Het geloof dat het simpelweg opschalen van modellen – door ze groter en krachtiger te maken – dit probleem zou oplossen, wordt door Apple nu overtuigend ontkracht. In het onderzoek werden geavanceerde modellen onderworpen aan klassieke puzzels zoals de Toren van Hanoi. De resultaten waren teleurstellend. Zelfs bij een versie met zeven schijven haalden de modellen minder dan 80% nauwkeurigheid. Bij acht schijven stortte hun prestatie compleet in. Dat systemen van miljarden dollars zo’n relatief eenvoudige puzzel niet betrouwbaar kunnen oplossen, is op z’n zachtst gezegd beschamend.
Maar het probleem zit dieper. Medeauteur Iman Mirzadeh benadrukte dat het niet alleen gaat om het vinden van de oplossing. Zelfs wanneer het model het juiste algoritme voorgelegd kreeg, faalde het alsnog. “Hun redeneerproces is niet logisch of intelligent,” aldus Mirzadeh. Het gaat dus niet alleen om het eindresultaat, maar om het fundamentele gebrek aan redenerende capaciteiten.
Ook hoogleraar informatica Subbarao Kambhampati van de Arizona State University sluit zich hierbij aan. Hij waarschuwt al langer voor de neiging om AI-systemen te antropomorfiseren – mensen gaan er ten onrechte van uit dat deze modellen redeneren zoals wij dat doen. Zijn eerdere onderzoeken toonden aan dat LRMs, ondanks hun naam, dezelfde zwakke punten vertonen als die in het Apple-onderzoek werden blootgelegd.
Een pijnlijke conclusie dient zich aan: als een AI-systeem van een miljard dollar niet in staat is een probleem op te lossen dat in 1957 al door AI-pionier Herbert Simon werd getackeld met klassieke (zij het inmiddels wat ouderwetse) methodes, dan lijkt de droom van algemene kunstmatige intelligentie (AGI) voorlopig onbereikbaar.

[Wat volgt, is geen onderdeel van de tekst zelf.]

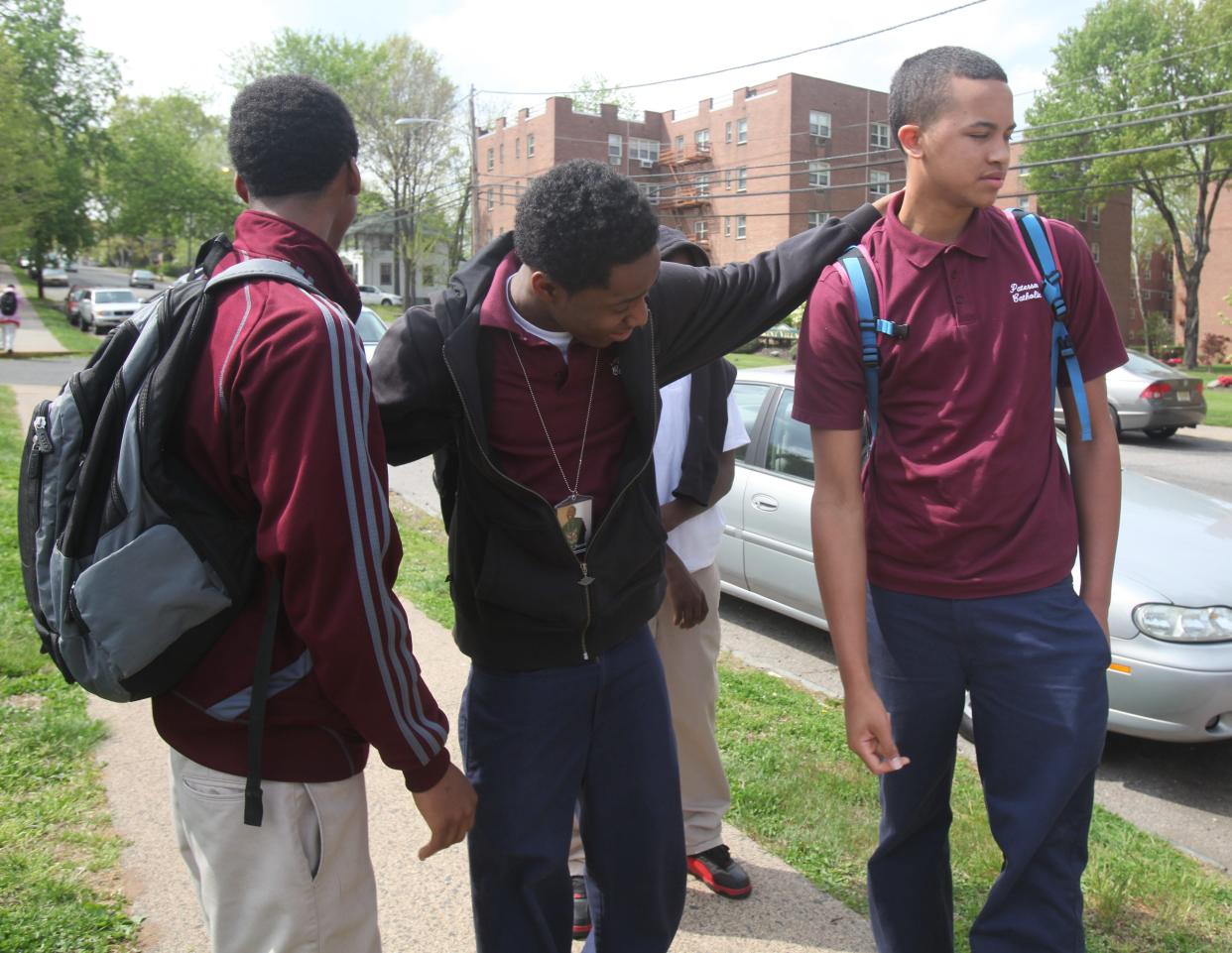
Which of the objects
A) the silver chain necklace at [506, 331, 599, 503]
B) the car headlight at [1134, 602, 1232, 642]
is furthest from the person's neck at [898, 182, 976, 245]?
the car headlight at [1134, 602, 1232, 642]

Toch is er nog een losse draad in het verhaal: ook mensen maken fouten. De Toren van Hanoi met acht schijven blijkt in de praktijk voor veel mensen een uitdaging. Maar precies dáárom bestaan computers. Ze zijn er om foutloos en consequent oplossingen te bieden voor complexe of eentonige taken. AGI hoeft geen exacte kopie van een mens te zijn – het moet juist het beste van twee werelden combineren: menselijke flexibiliteit en de betrouwbaarheid van rekenkracht. Een AGI die struikelt over simpele rekenfouten omdat mensen dat soms ook doen, slaat de plank volledig mis.
Het Apple-onderzoek herinnert ons eraan dat we voorzichtig moeten zijn met het omarmen van AI-hypes. De techniek is indrukwekkend, maar verre van onfeilbaar. Echte intelligentie vraagt meer dan alleen indrukwekkende taaluitvoer – het vereist begrip, logica en redeneervermogen dat verder reikt dan statistiek en patroonherkenning.